Don't most rappers follow trends to stay relevant? Was Jay going out his way to do tracks with Akon, T-Pain, Lil Mo or whoever when it was the trendy thing to do? Look at Em, he raps on more southern sounding beats now and he did a collab with Rhianna which seems to be the industry standard, isn't he hoping on a trend? You ever notice how Nas was following the flashy trend from 96-2001, a trend that people swore Jay monopolized. Ya'll not giving him enough credit for his risk taking, you guys are overlooking things out of biasdness. People don't remember that Jay put out a classic album with two relatively unknown producers doing a majority of the production (Kanye and Just Blaze), those dudes definitely weren't indemand at the time (they weren't even signed). The Blueprint sound changed the sound of hip hop for a while because then other groups started putting they're spin on the soulful sound; who came after them, the Diplomats with the Heatmakers, Terror Squad with the early Cool N Dre Production ect ect. Jay even had the Hitmen produce a large majority of the American Gangster album, what trend was he following with that? Was Roc Boy's a trendy record? Was Kingdom Come a trendy album? The dude was like the first rapper to do songs with Chris Martin. There wasn't even a mainstream hip hop realease that year (2007) that sounded like American gangster.....and it was succesful. He featured UGK on Big Pimping, that wasn't trendy (for the time). What trend was he hoping on with Can I Get A with putting Amil and unknown Ja Rule on the track? or Nigga What Nigga Who when he featured Jaz-O on the track?
Game had just turned 25 when Documentary dropped (November 1979 is his birthday according to Wiki, and Documentary dropped January 2005)
Also how can you not agree with what JokerzWyld said? Instead of bringing up other artists? SMH.
You really don't think Puns first album, Get Rich or Die Trying, College Dropout, The Documentary, Slim Shady LP are up for discussion as classic albums? Get Rich or Die Trying wasn't ground breaking? Where you in the U.S. in 2003 when that album dropped? College Dropout wasn't ground breaking?
You tell us if, Jays peers such as Nas, G-Rap, Kane, Tupac, Biggie, Wu-Tang, Ice Cube, Jaz O, Rakim etc etc. were following trends?
In regards to your crediting Kanye, and Just Blaze with this soulful sound I simply point you to RZA who was doing this years before Kanye and Just Blaze. Rza didn't name names but he did mention on the double CD producers who were stealing his sound.
What I think doesn't matter. What I said, was we could argue if, these albums are indeed classic. And No I do not think GRDT, CD were ground breaking. I am willing to hear why you think they are.
Im well aware of the back-lash Kanye recieved from Rza...and Pete Rock at the time. Yeah Rza sampled soul loops (every once in a while) like on Wu's first album when he did the Can It All Be So Simple beat but his style was a little different than Kanye's and Just Blaze. Kanye even stated on the end of College Dropout that he "re-surged the soul sampling". A majority of mainstream Hip Hop records had a polished sound to it at the time so it was sort of left field and risky for Jay to do such a soulful album like that when Vol 3 was quite the opposite and Vol 3 was sucessful.

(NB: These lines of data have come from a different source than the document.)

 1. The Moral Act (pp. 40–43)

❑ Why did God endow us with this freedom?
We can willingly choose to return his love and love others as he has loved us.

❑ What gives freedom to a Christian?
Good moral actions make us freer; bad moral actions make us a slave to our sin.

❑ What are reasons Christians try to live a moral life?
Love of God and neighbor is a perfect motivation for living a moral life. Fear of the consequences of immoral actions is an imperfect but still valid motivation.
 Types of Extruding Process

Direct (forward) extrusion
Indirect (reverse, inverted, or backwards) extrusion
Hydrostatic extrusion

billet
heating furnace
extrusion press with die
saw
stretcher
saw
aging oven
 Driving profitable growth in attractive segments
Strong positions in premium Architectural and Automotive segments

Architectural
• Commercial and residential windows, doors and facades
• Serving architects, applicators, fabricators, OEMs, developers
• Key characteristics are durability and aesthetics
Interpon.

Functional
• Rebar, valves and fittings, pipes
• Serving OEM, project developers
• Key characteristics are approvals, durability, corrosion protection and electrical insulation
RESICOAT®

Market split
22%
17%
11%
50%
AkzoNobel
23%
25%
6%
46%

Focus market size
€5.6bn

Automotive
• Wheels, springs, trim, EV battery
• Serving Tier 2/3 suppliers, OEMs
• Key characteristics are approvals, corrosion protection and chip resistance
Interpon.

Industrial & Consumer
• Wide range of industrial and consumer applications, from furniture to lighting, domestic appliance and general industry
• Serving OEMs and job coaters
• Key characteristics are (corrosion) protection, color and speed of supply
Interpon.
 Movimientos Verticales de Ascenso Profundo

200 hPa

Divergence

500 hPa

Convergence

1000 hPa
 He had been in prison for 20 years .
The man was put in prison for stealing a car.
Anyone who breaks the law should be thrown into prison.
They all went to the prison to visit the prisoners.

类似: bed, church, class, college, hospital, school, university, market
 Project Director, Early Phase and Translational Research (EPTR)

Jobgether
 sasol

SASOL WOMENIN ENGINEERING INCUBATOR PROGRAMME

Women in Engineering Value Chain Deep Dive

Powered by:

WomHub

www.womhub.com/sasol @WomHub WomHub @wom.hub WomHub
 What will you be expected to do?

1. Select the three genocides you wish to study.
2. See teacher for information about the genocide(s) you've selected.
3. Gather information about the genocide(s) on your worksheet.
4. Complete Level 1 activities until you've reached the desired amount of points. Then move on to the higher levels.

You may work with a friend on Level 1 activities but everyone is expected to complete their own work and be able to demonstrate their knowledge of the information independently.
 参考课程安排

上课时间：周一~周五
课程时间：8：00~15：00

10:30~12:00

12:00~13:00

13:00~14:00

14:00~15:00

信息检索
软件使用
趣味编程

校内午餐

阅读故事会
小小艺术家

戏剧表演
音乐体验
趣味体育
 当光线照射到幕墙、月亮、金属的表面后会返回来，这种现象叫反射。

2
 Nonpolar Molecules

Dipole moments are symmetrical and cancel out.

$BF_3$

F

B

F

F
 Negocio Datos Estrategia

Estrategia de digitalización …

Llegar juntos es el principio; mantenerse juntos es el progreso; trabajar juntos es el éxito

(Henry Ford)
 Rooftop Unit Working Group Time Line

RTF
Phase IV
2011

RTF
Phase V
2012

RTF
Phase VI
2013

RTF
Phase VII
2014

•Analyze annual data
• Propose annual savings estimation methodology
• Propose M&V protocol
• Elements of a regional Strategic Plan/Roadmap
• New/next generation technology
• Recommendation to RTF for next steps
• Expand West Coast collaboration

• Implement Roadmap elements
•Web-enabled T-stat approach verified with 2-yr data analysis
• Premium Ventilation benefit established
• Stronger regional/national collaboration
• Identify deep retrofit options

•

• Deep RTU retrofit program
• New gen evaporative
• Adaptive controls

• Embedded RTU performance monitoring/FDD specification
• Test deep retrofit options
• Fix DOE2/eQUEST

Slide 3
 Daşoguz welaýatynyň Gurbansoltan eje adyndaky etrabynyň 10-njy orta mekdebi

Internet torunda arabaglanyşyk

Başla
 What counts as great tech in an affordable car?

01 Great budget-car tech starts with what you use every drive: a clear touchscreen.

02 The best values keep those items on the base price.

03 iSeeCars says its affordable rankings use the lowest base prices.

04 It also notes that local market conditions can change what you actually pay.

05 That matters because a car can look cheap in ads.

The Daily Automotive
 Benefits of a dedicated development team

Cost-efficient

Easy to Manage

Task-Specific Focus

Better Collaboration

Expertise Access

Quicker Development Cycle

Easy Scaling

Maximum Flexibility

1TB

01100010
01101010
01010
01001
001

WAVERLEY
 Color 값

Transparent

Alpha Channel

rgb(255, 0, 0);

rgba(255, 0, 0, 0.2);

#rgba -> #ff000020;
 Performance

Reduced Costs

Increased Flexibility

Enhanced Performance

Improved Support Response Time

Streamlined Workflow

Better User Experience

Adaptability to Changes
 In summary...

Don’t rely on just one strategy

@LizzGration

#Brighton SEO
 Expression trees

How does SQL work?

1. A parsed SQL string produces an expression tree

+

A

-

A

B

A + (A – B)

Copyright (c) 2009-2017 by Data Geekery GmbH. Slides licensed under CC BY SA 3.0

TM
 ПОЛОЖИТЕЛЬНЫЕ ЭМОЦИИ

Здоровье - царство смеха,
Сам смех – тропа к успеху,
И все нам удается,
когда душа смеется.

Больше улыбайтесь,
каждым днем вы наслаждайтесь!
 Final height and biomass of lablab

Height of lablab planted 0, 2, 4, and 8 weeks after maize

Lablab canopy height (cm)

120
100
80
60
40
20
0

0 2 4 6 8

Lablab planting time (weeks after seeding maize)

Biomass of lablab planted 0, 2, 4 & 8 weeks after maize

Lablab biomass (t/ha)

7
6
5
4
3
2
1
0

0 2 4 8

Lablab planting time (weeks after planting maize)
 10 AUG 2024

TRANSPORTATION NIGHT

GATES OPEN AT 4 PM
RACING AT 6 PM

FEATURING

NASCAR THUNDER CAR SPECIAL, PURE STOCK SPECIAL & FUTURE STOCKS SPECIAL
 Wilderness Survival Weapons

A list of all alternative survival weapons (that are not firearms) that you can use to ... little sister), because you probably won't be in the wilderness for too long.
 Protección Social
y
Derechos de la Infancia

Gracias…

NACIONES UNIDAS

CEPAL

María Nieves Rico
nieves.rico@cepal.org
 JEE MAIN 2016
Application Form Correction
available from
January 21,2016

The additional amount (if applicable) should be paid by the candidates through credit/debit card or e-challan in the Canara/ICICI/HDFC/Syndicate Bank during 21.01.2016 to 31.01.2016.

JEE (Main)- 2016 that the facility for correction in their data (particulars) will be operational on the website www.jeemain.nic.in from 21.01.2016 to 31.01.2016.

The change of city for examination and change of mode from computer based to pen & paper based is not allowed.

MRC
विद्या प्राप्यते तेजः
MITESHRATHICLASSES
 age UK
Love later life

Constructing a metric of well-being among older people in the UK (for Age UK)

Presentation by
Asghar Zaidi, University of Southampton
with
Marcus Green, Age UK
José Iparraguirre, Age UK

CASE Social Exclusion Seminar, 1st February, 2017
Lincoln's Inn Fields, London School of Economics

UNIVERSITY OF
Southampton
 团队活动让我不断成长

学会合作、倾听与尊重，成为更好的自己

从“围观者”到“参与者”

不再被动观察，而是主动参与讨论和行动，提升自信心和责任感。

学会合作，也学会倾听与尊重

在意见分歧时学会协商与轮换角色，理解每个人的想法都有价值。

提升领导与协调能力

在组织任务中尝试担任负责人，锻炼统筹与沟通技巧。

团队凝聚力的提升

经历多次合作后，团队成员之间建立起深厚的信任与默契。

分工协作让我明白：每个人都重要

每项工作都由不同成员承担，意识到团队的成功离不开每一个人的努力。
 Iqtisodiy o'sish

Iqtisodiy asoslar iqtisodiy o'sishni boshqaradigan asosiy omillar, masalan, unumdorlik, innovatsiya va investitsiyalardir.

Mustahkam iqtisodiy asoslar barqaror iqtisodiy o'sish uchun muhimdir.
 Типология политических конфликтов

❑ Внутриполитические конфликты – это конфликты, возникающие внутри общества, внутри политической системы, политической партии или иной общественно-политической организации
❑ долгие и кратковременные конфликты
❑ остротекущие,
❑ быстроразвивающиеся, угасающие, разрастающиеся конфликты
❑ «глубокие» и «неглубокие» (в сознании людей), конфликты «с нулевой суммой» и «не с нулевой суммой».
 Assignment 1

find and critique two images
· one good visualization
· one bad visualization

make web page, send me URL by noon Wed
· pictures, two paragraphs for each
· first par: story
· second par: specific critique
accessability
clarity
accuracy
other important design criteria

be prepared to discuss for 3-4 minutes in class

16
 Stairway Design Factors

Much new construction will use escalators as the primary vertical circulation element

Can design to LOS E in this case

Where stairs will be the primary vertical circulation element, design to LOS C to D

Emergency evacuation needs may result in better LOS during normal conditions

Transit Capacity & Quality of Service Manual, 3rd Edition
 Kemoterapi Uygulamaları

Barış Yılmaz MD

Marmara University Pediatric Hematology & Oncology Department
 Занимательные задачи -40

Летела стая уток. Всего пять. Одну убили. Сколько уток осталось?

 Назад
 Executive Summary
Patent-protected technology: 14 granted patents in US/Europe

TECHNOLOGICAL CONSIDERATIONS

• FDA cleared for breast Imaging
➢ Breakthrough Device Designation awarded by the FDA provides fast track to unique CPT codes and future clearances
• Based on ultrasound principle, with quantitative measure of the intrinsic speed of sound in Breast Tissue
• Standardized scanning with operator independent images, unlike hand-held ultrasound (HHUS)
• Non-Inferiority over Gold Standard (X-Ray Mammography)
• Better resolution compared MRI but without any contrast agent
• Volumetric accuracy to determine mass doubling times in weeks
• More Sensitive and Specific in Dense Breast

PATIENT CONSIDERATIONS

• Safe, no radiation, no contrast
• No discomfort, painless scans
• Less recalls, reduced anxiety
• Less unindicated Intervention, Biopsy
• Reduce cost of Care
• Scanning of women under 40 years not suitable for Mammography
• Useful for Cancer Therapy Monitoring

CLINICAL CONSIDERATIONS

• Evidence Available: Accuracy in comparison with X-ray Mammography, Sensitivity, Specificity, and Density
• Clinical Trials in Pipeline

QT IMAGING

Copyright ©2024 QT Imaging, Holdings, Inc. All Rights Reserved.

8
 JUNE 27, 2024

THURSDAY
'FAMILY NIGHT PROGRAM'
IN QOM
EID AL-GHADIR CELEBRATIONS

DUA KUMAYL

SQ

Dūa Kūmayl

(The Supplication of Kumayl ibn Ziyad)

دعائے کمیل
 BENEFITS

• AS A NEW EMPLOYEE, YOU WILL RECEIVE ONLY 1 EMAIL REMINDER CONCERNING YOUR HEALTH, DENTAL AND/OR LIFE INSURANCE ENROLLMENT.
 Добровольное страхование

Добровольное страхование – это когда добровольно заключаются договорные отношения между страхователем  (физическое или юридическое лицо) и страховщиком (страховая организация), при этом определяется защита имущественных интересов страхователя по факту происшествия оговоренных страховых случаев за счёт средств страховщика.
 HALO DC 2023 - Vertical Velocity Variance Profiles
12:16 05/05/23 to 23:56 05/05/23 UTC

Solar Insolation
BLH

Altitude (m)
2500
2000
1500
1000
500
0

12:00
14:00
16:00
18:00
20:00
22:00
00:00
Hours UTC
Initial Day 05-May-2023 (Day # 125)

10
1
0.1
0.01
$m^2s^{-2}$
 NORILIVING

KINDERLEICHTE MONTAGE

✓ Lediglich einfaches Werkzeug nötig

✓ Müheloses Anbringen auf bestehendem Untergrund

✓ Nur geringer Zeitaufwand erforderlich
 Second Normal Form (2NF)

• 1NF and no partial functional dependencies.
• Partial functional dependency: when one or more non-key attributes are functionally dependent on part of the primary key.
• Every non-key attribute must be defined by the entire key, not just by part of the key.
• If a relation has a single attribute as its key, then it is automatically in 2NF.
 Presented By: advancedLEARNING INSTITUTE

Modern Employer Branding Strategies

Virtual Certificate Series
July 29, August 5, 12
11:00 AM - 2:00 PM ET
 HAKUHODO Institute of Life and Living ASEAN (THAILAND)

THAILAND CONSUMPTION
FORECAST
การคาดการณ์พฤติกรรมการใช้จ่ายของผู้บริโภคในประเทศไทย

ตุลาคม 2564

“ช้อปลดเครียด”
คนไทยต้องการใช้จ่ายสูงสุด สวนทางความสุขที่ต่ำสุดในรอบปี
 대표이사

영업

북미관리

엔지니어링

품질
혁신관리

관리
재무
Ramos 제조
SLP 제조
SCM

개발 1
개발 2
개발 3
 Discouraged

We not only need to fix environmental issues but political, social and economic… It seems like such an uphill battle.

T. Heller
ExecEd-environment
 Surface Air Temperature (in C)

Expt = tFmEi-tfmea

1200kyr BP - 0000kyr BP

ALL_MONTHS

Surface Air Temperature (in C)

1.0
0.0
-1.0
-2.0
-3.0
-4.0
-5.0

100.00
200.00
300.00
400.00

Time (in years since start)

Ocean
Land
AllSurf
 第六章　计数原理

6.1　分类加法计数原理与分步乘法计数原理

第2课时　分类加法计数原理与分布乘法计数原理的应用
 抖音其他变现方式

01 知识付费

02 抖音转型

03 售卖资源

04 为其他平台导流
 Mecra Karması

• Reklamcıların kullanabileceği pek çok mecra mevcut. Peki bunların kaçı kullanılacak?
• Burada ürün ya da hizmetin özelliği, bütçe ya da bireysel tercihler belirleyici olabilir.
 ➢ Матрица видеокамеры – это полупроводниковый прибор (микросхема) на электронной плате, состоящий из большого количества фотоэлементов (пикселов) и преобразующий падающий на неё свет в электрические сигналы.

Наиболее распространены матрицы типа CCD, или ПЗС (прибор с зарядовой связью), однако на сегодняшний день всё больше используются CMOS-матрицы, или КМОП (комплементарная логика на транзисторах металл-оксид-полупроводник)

niggas popping up with fresh acounts out the blue giving posts like they jigga's right hand and shit ....
College Dropout was groundbreaking for it's unique sound, and dude's first single was him rapping his mouth wired shut and it was succesful who else has done that, he also realeased Jesus Walks which was a very risky song especially if you're a Roc-a-fella artist...but the record was successful and it did good in the clubs lol. He was also able to do all of the production without any of the beats sounding the same (but cohesive) and i've never heard that on an album before. The Bearnie Mac Skits, the long outro talking about how he got in the game, Jesus Walks, resurrecting Jamie's career with slow jams, the videos. He won grammy's off his first album....and I believe it was even voted like best hip hop album of the last decade plus it got 5 mics in the source. 50's album is groundbreaking just mostly off the massive success it had and it made alot of artist follow that album formula....plus the music was great.